19. A non-transitory computer-readable medium embodying a set of computer-executable instructions, which, when executed in a computerized system comprising a processing unit, a memory, a camera and a projector, the camera and the projector being positioned above a surface, cause the computerized system to perform a method comprising:

a. using the camera to acquire an image of a document placed on the surface;

b. using the acquired image of the document to obtain at least a portion of a text of the document;

c. using the obtained at least the portion of the text of the document to find a plurality of documents relevant to the document;

d. using the obtained at least the portion of the text of the document to find a plurality of persons relevant to the document; and

e. using the projector to display at least one of a first plurality of thumbnail images corresponding to the plurality of relevant documents and at least one of a second plurality of thumbnail images corresponding to the plurality of relevant persons.

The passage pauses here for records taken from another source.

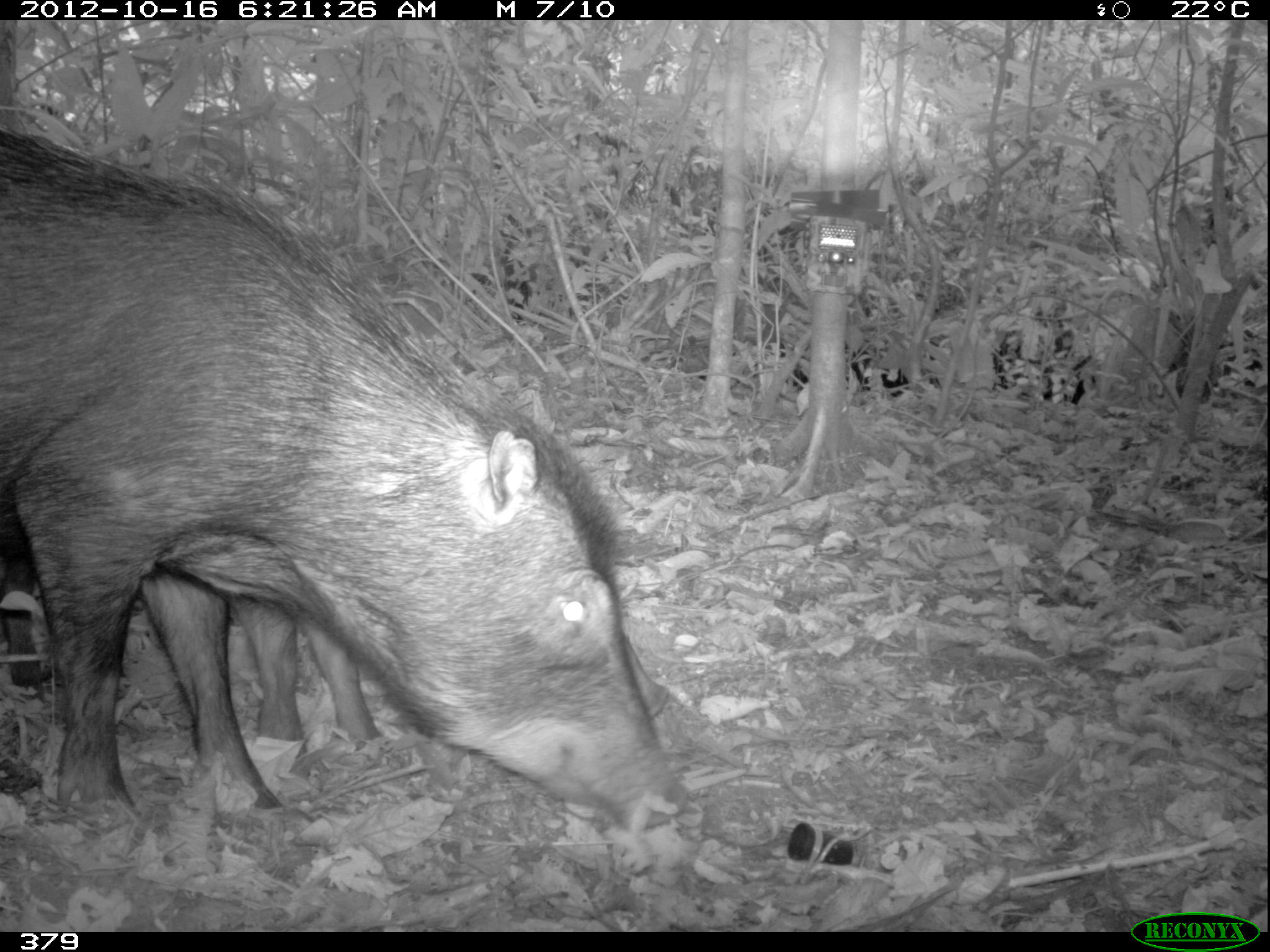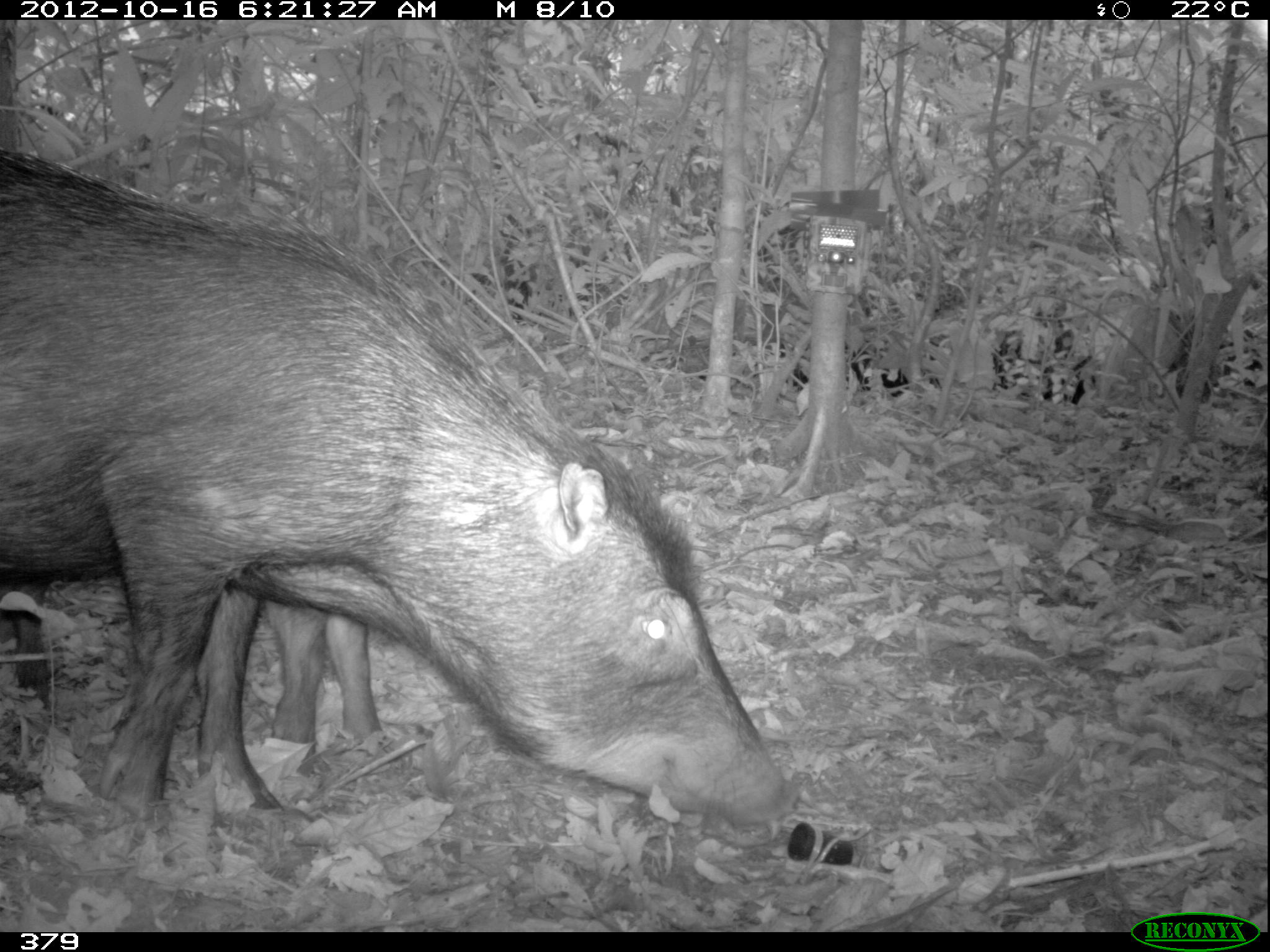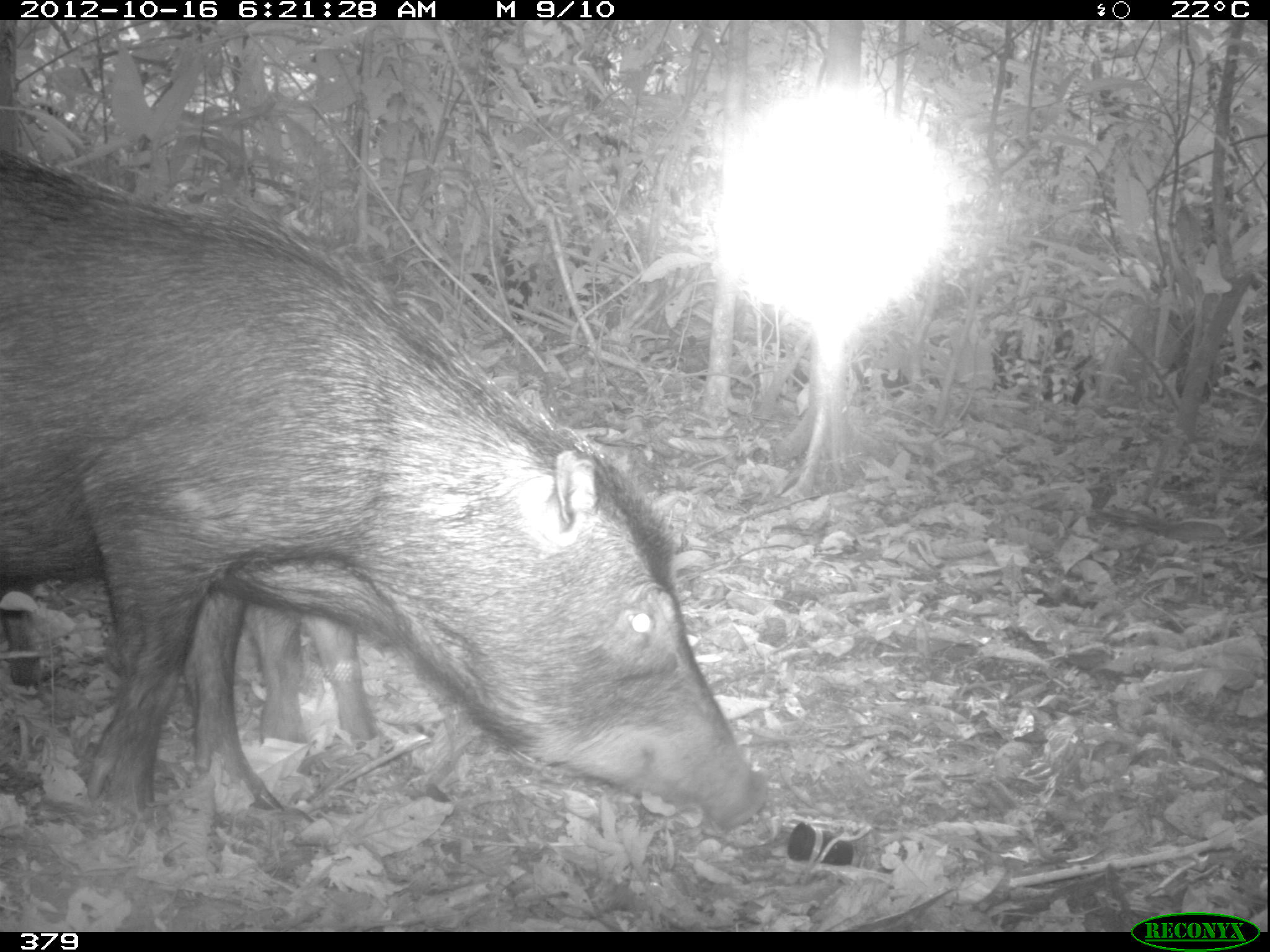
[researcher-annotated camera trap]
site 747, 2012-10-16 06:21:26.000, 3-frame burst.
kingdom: Animalia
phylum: Chordata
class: Mammalia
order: Artiodactyla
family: Tayassuidae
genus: Tayassu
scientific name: Tayassu pecari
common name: white-lipped peccary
Tayassu pecari (white-lipped peccary).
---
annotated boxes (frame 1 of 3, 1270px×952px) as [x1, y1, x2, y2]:
tayassu pecari: [0, 126, 693, 837]; [0, 491, 673, 742]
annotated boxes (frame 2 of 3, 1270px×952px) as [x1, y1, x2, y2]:
tayassu pecari: [0, 143, 803, 835]; [0, 581, 387, 758]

20. A computerized system comprising a processing unit, a memory, a camera and a projector, the camera and the projector being positioned above a surface, the memory storing a set of computer-executable instructions causing the computerized system to perform a method comprising:

a. using the camera to acquire an image of a document placed on the surface;

b. using the acquired image of the document to obtain at least a portion of a text of the document;

c. using the obtained at least the portion of the text of the document to find a plurality of documents relevant to the document;

d. using the obtained at least the portion of the text of the document to find a plurality of persons relevant to the document; and

e. using the projector to display at least one of a first plurality of thumbnail images corresponding to the plurality of relevant documents and at least one of a second plurality of thumbnail images corresponding to the plurality of relevant persons.